Cosmologic philosophy: something from nothing went bang? (Introduction)

by David Turell @, Tuesday, June 12, 2018, 19:13 (2356 days ago) @ David Turell

This article challenges the something from nothing Big Bang theories and wonders about consciousness and how it appears:

https://www.newscientist.com/article/mg15120475-000-forum-on-creating-something-from-no...


"IT’S the simple questions that usually tax science the most. For instance,
why should there be something instead of nothing? The Universe is so
outrageously enormous and elaborate. Why did it—or God, if you
prefer—go to all the bother?

"Yes, I know that if the Universe was not more or less the way it is then
there would be no one to reflect on such problems. But that is a comment, not an
explanation. The fact is, nothing could be simpler than nothing—so why is
there something instead?

"I’ve read the party manifesto on this and I didn’t buy it. I can go
along with the quantum foam stuff, the good news (for once) about inflation, the
quark soup and so on. That’s fine. I may not be able to imagine it—who
can? But, as far as I am concerned, the fact that the Universe was an incredibly
weird place 10-43 seconds after “time zero” is no big deal. What is a big
deal—the biggest deal of all—is how you get something out of
nothing.

"Don’t let the cosmologists try to kid you on this one. They have not got a
clue either—despite the fact that they are doing a pretty good job of
convincing themselves and others that this is really not a problem. “In the
beginning,” they will say, “there was nothing—no time, space, matter or
energy. Then there was a quantum fluctuation from which . . . ” Whoa!
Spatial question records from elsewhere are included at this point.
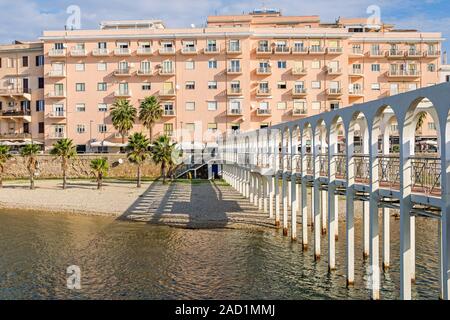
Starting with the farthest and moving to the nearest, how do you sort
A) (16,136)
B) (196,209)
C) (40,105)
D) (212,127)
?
(40,105) → (16,136) → (212,127) → (196,209)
Stop right
there. You see what I mean? First there is nothing, then there is something. And
the cosmologists try to bridge the two with a quantum flutter, a tremor of
uncertainty that sparks it all off. Then they are away and before you know it,
they have pulled a hundred billion galaxies out of their quantum hats.

"I don’t have a problem with this scenario from the quantum fluctuation
onward. Why shouldn’t human beings build a theory of how the Universe evolved
from a simple to a complex state. But there is a very real problem in explaining
how it got started in the first place. You cannot fudge this by appealing to
quantum mechanics. Either there is nothing to begin with, in which case there is
no quantum vacuum, no pre-geometric dust, no time in which anything can happen,
no physical laws that can effect a change from nothingness into somethingness;
or there is something, in which case that needs explaining.

"One of the most specious analogies that cosmologists have come up with is
between the origin of the Universe and the North Pole. Just as there is nothing
north of the North Pole, so there was nothing before the Big Bang. Voilà!
We are supposed to be convinced by that, especially since it was Stephen Hawking
who dreamt it up. But it will not do. The Earth did not grow from its North
Pole. There was not ever a disembodied point from which the material of the
planet sprang. The North Pole only exists because the Earth exists—not the
other way around.

"It’s the same with neurologists who are peering into the brain to see how
consciousness comes about. I do not have a problem with being told how memory
works, how we parse sentences, how the visual cortex handles images. I can
believe that we might come to understand the ins and outs of our grey matter
almost as well as we can follow the operations of a sophisticated computer. But
I draw the line at believing that this knowledge will advance our understanding
of why we are conscious one jot. Why shouldn’t the brain do everything it does
and still be completely unaware? Why shouldn’t it just process information and
trigger survival responses without going to the trouble of generating
consciousness? You only have to read the musings of Daniel Dennett, Roger
Penrose, Francis Crick and others to appreciate that we are discovering
everything about the brain—except why it is conscious.

"No, I’m sorry, I may not have been born in Yorkshire but I’m a firm believer
that you cannot get owt for nowt. Not a Universe from a nothing-verse, nor
consciousness from a thinking brain. I suspect that mainstream science may go on
for a few more years before it bumps so hard against these problems that it is
forced to recognise that something is wrong. And then? Let me guess: if you
cannot get something for nothing then that must mean there has always been
something. Hmmm. And if the brain doesn’t produce consciousness . . . well, no,
that is just too crazy isn’t it?

Comment: We have more than one unsolved problem from a materialism reductionist point of view. Published in 1996!